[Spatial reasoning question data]

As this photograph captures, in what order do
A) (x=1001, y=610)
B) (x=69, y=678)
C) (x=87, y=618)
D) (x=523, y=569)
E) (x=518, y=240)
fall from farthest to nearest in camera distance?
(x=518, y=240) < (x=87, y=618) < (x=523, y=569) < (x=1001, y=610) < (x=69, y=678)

→ **Task details**: List every line of the listing above that contains the word "distance".

→ **Finished task**:
fall from farthest to nearest in camera distance?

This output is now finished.